Shoulders are energetically rolled backwards and forwards, arms are stretched - legs too - and the 60 or so members of the Edinburgh Singers, ages ranging from early 20s to 70s, puff and pant their way through a string of breathing exercises.

"It is a bit like a workout," laughs Liz Fuggle, a young architect who, when she's not designing buildings is helping to create a wall of sound in the choir's Alto section. "Some people go to the gym and we go to choir practice."

It doesn't seem like most people's image of a choir preparing for one of the biggest nights in its 50-year history. But putting the singers' vocal talents through a string of energetic pre-performance physical jerks - even down to pulling strange faces to get the facial muscles limbered up - has been a major element in a dramatic turnaround in the choir's recent success story.

It all reaches a climax tomorrow evening when the choir performs to its biggest audience to date, on BBC1's Songs of Praise.

"It's a huge platform for us," agrees the choir's 24-year-old musical director Dominic Peckham - a trained opera singer and former conductor with the National Youth Choir of Great Britain.

He is credited with helping transform the Edinburgh Singers from just another ensemble to contenders for next year's BBC Choir of the Year title.

"I decided at the start to take a very energetic approach to everything we do, and that includes our very wacky warm up techniques," explains Dominic.

That's why the first 15 minutes of rehearsals and before performances are taken up with what Dominic describes as "a mini-workout" - aimed at limbering up the voice and body for the stresses and strains of singing.

Jenny Rice-Jones, 29, an engineer, joined the choir five years ago and said Dominic's arrival as musical director had given the choir a boost. She adds. "As soon as Dominic joined us for a rehearsal it was clear what he could do and how good he was."

At 26, Liz is among the younger talents within the 95 names on the choir's books.
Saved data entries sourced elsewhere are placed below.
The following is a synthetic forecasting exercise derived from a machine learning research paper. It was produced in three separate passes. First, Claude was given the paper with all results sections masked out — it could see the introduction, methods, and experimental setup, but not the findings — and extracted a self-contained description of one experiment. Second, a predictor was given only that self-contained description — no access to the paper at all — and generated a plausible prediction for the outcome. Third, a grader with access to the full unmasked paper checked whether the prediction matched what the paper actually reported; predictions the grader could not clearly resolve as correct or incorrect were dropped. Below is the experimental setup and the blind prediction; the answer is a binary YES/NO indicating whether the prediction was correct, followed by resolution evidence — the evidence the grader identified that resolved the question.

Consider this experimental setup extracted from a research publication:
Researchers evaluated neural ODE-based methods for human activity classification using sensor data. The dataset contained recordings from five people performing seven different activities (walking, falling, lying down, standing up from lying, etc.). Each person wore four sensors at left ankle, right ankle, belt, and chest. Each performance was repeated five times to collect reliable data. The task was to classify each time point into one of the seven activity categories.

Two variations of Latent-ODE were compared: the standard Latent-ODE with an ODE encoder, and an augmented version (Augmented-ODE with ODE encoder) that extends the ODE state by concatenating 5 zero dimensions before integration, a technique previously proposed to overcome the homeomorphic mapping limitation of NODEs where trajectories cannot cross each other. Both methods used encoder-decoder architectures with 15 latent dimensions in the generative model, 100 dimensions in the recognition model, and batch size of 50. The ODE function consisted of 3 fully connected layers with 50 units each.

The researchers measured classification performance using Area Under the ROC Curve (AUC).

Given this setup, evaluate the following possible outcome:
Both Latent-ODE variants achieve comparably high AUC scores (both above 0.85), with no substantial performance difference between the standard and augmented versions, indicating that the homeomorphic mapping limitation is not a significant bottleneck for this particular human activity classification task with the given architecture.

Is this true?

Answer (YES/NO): NO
Originally from Glasgow, she joined the choir two years ago after graduating in architecture from Edinburgh University. "I had sung in the school choir but it has been the direction from Dominic that has improved my singing greatly. We've all come a long way in the last couple of years."

The singers have travelled a long way too. Earlier this year they toured Tuscany for four days, performing three concerts in the splendour of Florence, Moticatini and San Giminano. Each concert was full to capacity and each received a standing ovation.

The choir was already busy preparing in June - at the time of its Edinburgh summer concert - for what will be its next performance: its annual sellout Christmas recital in the drama and atmosphere of Greyfriars Kirk.

The programme of up to 20 Christmas themed pieces may sound effortless on the night, but it will be the result of weeks of hard work, finely tuned rehearsing and, of course, lots of arm waving and leg shaking as part of Dominic's energetic warm-ups.

"People might think choirs are quite serious but it's not like that," said Liz. "We laugh a lot, and it's a wonderful, lovely feeling to perform together."

There's even more to it than that, however, says fellow choir member soprano Ailis Sandilands. She joined the Singers two years ago after qualifying as a doctor and finally finding herself with time to commit to her passion for choral singing. "It's been a great social experience," she says.

"It's been a great way to meet people from different social groups - people you'd probably not meet otherwise."

The ensemble is certainly enjoying an unprecedented revival. Fired with Dominic's enthusiasm, the choir has tackled everything from the classics in the form of Beethoven's Mass in C Major and Vaughan Williams' Mass in G minor - dramatically contrasting pieces that wowed the audience at the Edinburgh summer concert.

But it's the potential four million-plus audience that the choir will have on Sunday evening that is top of Dominic's agenda for the time being.

"It's such a great platform for us," he says. "

It's been a wonderful year for us - and we're looking forward to an even better one next year."